___ Exercise data ___

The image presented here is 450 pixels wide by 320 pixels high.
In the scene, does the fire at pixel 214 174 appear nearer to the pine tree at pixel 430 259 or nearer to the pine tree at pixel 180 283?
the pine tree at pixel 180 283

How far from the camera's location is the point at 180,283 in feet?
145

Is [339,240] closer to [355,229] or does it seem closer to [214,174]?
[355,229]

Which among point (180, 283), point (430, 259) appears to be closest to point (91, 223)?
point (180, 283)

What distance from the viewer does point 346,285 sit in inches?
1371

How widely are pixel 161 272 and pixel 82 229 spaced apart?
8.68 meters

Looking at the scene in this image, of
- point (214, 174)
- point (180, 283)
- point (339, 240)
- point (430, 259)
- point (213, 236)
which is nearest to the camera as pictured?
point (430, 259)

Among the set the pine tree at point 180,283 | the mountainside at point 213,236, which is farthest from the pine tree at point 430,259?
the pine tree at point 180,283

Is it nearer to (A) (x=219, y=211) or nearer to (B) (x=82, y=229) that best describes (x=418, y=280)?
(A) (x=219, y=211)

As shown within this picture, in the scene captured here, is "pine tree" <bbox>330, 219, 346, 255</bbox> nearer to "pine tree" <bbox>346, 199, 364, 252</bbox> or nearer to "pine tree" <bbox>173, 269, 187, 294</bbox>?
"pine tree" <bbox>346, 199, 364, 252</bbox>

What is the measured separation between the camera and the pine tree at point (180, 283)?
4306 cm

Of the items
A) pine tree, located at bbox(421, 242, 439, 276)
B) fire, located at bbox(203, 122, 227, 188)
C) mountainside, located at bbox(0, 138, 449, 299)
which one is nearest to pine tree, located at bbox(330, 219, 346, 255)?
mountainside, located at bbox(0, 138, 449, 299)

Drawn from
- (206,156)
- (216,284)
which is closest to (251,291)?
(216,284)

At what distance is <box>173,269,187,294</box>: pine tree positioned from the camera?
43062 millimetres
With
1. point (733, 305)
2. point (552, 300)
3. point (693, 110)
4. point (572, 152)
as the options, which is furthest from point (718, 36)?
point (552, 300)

___

#### Directions
Output all of the material exactly as written.

#### Answer for this exercise
The image presented here is 450 pixels wide by 320 pixels high.
In the scene, does the fire at pixel 214 174 appear nearer to the pine tree at pixel 430 259 or nearer to the pine tree at pixel 180 283?
the pine tree at pixel 180 283

How far from the camera's location is the point at 180,283 in feet?
145

Is [339,240] closer to [355,229] or does it seem closer to [214,174]?
[355,229]

Which among point (180, 283), point (430, 259) appears to be closest to point (91, 223)?
point (180, 283)

What distance from the viewer does point 346,285 sit in inches?
1371

How widely are pixel 161 272 and pixel 82 229 spaced apart?
8.68 meters

Looking at the scene in this image, of
- point (214, 174)
- point (180, 283)
- point (339, 240)
- point (430, 259)
- point (213, 236)
which is nearest to the camera as pictured?
point (430, 259)

Among the set the pine tree at point 180,283 | the mountainside at point 213,236, which is farthest from the pine tree at point 430,259?
the pine tree at point 180,283

Is it nearer to (A) (x=219, y=211) or nearer to (B) (x=82, y=229) that best describes (x=418, y=280)?
(A) (x=219, y=211)

As shown within this picture, in the scene captured here, is "pine tree" <bbox>330, 219, 346, 255</bbox> nearer to "pine tree" <bbox>346, 199, 364, 252</bbox> or nearer to "pine tree" <bbox>173, 269, 187, 294</bbox>?
"pine tree" <bbox>346, 199, 364, 252</bbox>

What is the measured separation between the camera and the pine tree at point (180, 283)?
4306 cm

Of the items
A) pine tree, located at bbox(421, 242, 439, 276)
B) fire, located at bbox(203, 122, 227, 188)
C) mountainside, located at bbox(0, 138, 449, 299)
which one is nearest to pine tree, located at bbox(330, 219, 346, 255)?
mountainside, located at bbox(0, 138, 449, 299)

Drawn from
- (206,156)
- (216,284)
which is closest to (251,291)?
(216,284)

At what distance is <box>173,269,187,294</box>: pine tree positioned from the camera?
43062 millimetres
With
1. point (733, 305)
2. point (552, 300)
3. point (693, 110)
4. point (572, 152)
as the options, which is furthest from point (718, 36)?
point (552, 300)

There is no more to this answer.